Mr. Trump should not risk allowing New START to expire as the world teeters on the brink of a new nuclear arms race.

This slow-walking by the Trump administration is emblematic of a wider lack of urgency in the United States about the threat posed by nuclear weapons. Following Mr. Trump’s withdrawal from the I.N.F. treaty, George Shultz, who served as President Reagan’s secretary of state, said, “When something like the I.N.F. goes down the drain almost like nothing, it shows you the degree to which people have forgotten the power of these weapons.” It is, in a way, understandable. Amid global threats like climate change and more immediate dangers like mass shootings, Americans have plenty of other concerns to keep them up at night.

But as Pope Francis forcefully reminded the world during his trip to Japan, not only the use but the very possession of nuclear weapons remains an existential threat to humanity and a moral stain on the countries that deploy and stockpile them. (The United States has over 4,000 nuclear warheads in its arsenal.) “Peace and international stability are incompatible with attempts to build upon the fear of mutual destruction or the threat of total annihilation,” the pope said.

Pope Francis: Peace and international stability are incompatible with attempts to build upon the fear of mutual destruction or the threat of total annihilation.

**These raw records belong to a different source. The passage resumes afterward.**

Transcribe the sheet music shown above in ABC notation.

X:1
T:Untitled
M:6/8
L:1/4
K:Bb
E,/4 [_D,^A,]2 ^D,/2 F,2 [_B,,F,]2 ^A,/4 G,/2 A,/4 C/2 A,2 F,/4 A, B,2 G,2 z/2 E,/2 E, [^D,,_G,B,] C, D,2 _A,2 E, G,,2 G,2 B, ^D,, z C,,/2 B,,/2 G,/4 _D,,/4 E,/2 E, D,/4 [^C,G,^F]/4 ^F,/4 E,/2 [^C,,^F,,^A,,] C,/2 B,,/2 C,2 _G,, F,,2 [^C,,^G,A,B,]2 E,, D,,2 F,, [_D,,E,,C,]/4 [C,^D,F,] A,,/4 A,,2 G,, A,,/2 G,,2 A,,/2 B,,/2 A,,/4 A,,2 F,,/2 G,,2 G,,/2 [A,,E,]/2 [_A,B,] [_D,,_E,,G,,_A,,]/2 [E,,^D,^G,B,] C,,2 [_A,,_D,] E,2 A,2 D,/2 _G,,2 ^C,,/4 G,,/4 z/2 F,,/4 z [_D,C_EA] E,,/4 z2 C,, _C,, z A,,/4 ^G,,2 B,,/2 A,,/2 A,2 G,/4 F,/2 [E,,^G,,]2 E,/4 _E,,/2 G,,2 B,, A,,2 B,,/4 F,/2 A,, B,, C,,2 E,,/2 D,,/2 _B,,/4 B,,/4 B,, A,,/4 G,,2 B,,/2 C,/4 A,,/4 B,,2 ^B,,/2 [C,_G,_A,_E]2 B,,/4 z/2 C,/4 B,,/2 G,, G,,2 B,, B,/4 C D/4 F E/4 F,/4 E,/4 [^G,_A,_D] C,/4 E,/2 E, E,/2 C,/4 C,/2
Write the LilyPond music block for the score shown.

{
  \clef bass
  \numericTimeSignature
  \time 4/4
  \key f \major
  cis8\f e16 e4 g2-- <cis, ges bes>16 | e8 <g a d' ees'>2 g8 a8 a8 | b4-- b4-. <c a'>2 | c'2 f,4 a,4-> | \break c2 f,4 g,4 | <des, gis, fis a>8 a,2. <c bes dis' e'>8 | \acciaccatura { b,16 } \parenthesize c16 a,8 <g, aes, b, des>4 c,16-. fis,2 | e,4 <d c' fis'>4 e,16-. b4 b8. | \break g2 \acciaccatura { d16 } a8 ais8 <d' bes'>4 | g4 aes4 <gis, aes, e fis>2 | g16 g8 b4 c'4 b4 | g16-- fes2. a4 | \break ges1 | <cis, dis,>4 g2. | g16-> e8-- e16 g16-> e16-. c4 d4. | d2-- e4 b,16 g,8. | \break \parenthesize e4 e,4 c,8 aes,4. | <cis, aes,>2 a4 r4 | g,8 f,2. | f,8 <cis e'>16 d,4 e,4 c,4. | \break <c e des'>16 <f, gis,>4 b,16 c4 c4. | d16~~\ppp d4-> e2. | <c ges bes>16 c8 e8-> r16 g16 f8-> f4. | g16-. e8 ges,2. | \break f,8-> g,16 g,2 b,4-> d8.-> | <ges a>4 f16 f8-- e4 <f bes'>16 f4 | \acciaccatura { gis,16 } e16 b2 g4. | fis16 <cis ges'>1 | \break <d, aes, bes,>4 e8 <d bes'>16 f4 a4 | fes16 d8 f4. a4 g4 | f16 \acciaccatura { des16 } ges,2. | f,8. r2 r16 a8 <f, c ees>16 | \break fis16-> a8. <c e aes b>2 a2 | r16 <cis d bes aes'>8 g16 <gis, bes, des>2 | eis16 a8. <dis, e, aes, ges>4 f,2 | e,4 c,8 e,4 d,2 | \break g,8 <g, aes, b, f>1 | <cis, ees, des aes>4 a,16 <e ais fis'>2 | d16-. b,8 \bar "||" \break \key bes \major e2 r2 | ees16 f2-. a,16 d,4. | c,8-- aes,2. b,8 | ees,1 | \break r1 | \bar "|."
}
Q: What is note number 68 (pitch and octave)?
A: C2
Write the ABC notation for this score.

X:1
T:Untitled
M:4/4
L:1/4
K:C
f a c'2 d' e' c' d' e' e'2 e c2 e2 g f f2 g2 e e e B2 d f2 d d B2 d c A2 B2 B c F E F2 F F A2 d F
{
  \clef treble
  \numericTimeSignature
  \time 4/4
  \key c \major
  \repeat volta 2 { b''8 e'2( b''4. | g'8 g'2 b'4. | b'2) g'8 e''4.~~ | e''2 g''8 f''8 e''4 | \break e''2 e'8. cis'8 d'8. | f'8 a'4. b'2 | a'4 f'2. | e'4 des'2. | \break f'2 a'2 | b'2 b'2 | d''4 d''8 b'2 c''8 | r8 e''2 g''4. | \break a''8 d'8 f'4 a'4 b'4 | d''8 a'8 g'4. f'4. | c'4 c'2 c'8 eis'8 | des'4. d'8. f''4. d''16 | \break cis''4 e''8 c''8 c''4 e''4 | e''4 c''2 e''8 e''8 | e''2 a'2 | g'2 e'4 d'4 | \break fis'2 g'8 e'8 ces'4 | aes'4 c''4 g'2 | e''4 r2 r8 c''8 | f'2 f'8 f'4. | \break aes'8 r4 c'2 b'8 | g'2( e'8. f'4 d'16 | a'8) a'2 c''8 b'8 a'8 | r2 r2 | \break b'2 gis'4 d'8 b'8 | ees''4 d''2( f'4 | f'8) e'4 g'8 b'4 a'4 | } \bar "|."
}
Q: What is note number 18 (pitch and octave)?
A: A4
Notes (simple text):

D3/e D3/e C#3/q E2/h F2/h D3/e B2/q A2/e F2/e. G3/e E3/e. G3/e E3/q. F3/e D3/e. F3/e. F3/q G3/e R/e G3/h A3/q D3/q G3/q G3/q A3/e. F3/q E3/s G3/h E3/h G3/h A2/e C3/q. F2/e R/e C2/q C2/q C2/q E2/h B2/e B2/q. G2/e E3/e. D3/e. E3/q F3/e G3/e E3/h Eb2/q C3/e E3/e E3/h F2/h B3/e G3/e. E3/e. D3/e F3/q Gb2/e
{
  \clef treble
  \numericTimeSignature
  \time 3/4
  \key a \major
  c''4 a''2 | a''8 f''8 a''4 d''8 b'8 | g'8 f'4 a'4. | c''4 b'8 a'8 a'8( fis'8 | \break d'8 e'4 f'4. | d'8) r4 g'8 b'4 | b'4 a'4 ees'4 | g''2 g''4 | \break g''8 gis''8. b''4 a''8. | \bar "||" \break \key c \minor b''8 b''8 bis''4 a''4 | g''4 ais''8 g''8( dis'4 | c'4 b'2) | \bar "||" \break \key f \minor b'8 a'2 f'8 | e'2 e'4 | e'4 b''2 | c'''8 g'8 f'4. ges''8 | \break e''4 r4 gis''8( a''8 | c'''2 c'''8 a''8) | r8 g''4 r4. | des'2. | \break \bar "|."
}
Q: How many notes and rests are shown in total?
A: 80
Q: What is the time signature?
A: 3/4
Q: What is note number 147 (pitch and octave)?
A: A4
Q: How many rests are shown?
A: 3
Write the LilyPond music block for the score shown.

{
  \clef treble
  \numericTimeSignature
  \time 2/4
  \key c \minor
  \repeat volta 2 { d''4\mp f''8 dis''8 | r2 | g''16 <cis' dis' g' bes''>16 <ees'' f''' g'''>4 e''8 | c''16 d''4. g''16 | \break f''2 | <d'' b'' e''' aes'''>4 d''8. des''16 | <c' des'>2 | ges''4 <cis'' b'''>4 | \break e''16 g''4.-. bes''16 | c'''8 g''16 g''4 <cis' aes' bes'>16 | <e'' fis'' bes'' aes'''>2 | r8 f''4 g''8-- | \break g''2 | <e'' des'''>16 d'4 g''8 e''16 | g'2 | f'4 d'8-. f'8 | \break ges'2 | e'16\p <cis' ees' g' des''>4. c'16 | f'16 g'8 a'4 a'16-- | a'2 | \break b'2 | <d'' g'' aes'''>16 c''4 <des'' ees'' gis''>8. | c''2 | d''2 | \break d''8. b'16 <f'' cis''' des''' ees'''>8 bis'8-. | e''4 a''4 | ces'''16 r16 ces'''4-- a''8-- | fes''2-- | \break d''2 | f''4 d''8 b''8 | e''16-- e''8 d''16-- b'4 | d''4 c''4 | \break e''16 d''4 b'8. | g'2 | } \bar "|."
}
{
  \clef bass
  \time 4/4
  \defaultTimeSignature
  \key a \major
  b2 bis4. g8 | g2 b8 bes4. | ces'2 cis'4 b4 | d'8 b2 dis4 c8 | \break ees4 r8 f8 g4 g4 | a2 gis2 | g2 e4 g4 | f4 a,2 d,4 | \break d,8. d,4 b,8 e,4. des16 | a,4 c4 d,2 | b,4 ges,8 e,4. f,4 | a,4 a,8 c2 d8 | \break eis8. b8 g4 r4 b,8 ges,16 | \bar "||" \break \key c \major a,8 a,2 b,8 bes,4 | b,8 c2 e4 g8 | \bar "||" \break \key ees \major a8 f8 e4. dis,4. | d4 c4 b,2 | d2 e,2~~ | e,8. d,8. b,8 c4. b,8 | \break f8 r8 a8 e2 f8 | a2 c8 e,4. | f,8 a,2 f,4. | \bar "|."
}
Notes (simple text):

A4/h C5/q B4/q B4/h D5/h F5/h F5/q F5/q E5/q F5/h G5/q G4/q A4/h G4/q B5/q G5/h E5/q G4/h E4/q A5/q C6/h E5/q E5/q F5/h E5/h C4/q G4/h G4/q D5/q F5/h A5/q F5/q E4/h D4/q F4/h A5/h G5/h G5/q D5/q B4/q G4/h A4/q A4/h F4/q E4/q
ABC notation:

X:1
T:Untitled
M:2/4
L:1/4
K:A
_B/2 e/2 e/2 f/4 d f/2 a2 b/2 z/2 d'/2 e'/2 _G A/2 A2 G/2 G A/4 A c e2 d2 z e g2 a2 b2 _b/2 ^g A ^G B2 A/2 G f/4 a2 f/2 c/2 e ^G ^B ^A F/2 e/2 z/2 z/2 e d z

Citizens of the only nation that has used nuclear weapons during wartime do not have the luxury of remaining complacent about the continued existence of these devices. Pope Francis’ words should prick America’s conscience and move us to let go of the false security provided by its arsenal. Upholding New START with Russia is a small but necessary step toward the pope’s vision of a world free of nuclear weapons.